> SET TASK: Convert the records below into a Markdown table, from the line with "Given what this" to the line with "man in dark jacket (bbox(165, 369, 198, 450)) →", both included. Use the columns Row and Line, put the row number under Row and the line under Line, and leave out blank lines.

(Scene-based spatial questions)

********

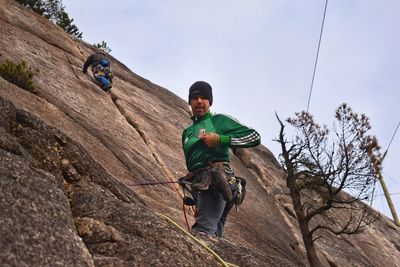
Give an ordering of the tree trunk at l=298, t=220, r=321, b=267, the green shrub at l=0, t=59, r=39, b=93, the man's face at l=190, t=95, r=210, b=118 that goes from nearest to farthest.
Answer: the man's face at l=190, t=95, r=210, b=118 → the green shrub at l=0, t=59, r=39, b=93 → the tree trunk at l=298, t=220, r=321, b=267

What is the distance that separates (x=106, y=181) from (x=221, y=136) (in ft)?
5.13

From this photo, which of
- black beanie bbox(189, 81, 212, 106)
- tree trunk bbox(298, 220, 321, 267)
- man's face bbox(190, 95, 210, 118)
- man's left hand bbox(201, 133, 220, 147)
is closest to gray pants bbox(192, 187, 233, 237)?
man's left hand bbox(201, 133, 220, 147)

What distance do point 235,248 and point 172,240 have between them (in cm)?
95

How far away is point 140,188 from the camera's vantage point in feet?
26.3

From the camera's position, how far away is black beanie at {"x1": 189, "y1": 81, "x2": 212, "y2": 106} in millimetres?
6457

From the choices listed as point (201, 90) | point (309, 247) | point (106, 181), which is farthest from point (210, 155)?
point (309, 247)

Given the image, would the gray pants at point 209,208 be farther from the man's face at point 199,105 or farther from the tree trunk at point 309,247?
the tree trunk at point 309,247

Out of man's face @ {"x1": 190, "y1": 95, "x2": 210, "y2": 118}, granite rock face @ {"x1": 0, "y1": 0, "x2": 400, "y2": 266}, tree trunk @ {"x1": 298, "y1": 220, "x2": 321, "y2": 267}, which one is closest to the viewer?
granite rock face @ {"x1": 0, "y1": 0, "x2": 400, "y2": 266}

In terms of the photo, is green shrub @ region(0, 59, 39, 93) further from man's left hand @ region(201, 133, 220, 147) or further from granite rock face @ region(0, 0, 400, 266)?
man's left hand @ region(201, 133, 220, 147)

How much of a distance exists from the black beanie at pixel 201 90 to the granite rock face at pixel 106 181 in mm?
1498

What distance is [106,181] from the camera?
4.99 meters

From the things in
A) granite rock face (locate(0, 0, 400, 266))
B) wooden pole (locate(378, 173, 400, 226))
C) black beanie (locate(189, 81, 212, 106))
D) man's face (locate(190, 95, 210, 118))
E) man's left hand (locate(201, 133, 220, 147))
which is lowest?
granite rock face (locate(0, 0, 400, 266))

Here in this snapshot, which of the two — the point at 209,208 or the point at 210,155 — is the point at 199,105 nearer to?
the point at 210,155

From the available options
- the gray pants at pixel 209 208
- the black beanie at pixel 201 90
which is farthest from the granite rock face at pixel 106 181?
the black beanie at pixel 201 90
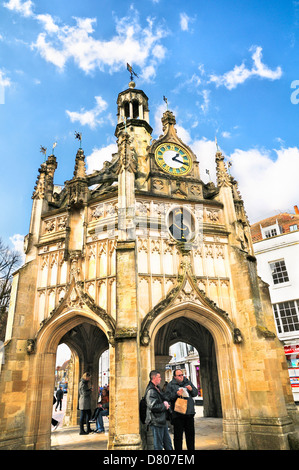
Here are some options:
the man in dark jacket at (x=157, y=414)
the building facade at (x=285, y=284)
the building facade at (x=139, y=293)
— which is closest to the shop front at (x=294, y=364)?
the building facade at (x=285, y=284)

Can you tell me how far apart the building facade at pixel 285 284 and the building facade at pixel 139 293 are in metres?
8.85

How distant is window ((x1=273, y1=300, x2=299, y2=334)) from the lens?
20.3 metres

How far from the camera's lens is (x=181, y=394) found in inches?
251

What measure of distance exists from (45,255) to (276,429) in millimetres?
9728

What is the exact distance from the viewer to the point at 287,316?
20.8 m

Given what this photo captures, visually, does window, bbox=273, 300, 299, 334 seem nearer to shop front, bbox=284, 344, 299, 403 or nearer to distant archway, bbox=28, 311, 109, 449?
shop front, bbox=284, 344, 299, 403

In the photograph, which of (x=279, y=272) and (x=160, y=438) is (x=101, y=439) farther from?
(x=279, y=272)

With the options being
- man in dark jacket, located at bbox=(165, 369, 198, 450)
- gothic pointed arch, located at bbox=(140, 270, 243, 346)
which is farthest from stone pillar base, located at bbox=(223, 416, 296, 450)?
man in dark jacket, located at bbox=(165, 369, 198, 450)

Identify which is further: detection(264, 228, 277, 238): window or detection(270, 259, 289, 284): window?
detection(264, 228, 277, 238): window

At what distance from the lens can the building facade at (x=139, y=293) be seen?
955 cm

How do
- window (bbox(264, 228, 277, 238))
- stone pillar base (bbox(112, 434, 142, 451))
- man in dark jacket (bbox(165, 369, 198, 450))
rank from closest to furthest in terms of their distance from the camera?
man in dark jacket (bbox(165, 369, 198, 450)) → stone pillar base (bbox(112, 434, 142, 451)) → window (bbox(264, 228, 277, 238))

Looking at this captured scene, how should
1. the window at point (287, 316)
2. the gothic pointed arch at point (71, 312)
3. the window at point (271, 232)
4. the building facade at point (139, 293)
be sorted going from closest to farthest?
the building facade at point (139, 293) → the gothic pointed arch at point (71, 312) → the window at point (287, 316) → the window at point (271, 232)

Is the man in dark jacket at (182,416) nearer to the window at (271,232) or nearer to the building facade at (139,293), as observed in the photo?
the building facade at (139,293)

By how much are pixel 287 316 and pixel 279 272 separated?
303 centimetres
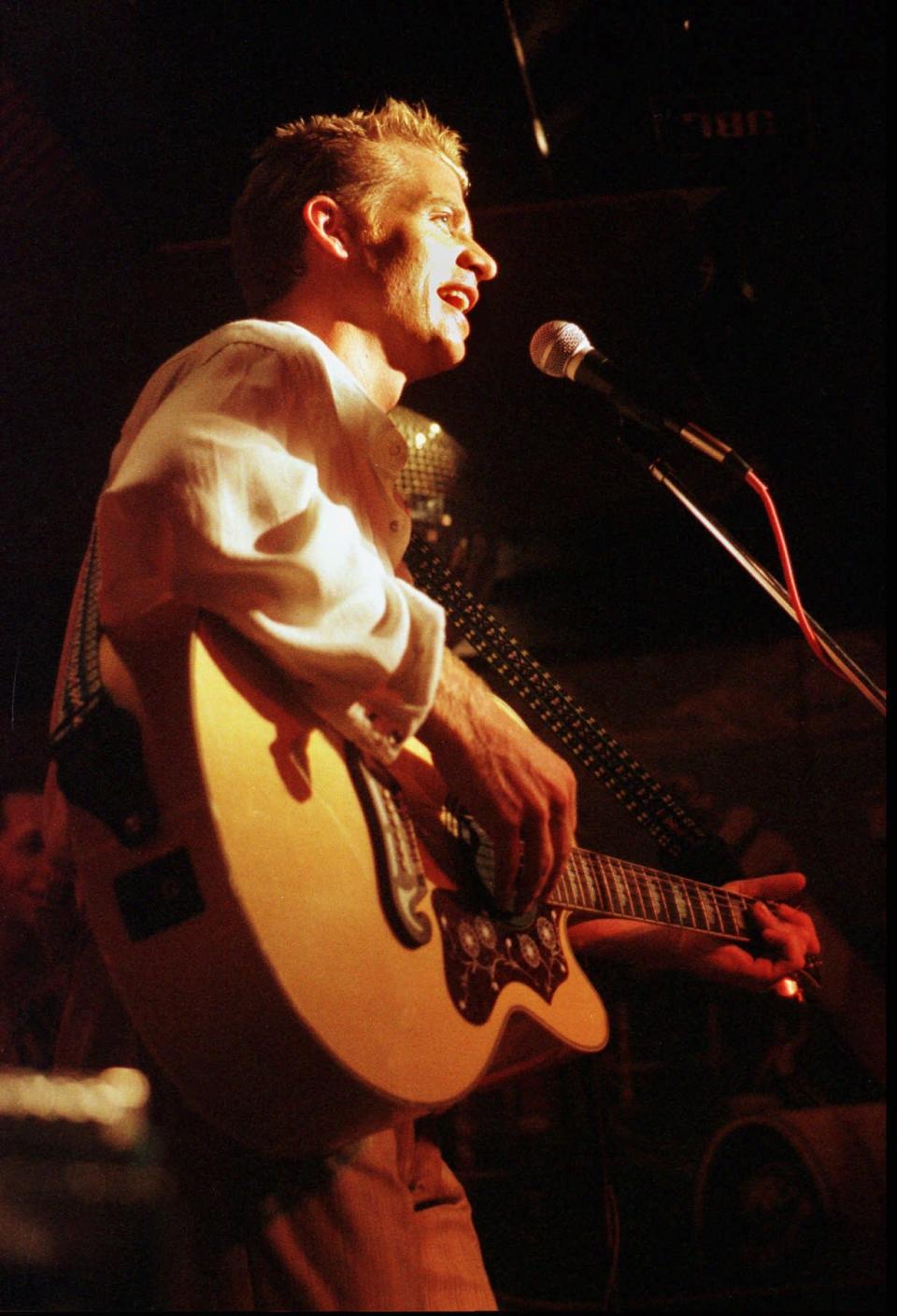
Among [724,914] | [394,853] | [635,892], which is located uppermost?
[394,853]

********

> EXERCISE SOLUTION:
| Row | Line |
|---|---|
| 1 | Given what this photo captures, visually, does window, bbox=273, 300, 299, 334 seem nearer to shop front, bbox=284, 344, 299, 403 or nearer to distant archway, bbox=28, 311, 109, 449? |
| 2 | shop front, bbox=284, 344, 299, 403 |
| 3 | In the photograph, which of (x=279, y=272) and (x=160, y=438) is (x=101, y=439) farther from? |
| 4 | (x=279, y=272) |
| 5 | With the options being |
| 6 | - man in dark jacket, located at bbox=(165, 369, 198, 450) |
| 7 | - gothic pointed arch, located at bbox=(140, 270, 243, 346) |
| 8 | which is farthest from stone pillar base, located at bbox=(223, 416, 296, 450)? |
| 9 | man in dark jacket, located at bbox=(165, 369, 198, 450) |
| 10 | Identify which is further: detection(264, 228, 277, 238): window or detection(270, 259, 289, 284): window? |
| 11 | detection(264, 228, 277, 238): window |
| 12 | At what distance from the lens can the building facade at (x=139, y=293) be seen? |
| 13 | 955 cm |
| 14 | How do |
| 15 | - window (bbox(264, 228, 277, 238)) |
| 16 | - stone pillar base (bbox(112, 434, 142, 451)) |
| 17 | - man in dark jacket (bbox(165, 369, 198, 450)) |
| 18 | rank from closest to furthest in terms of their distance from the camera? |
| 19 | man in dark jacket (bbox(165, 369, 198, 450)) → stone pillar base (bbox(112, 434, 142, 451)) → window (bbox(264, 228, 277, 238)) |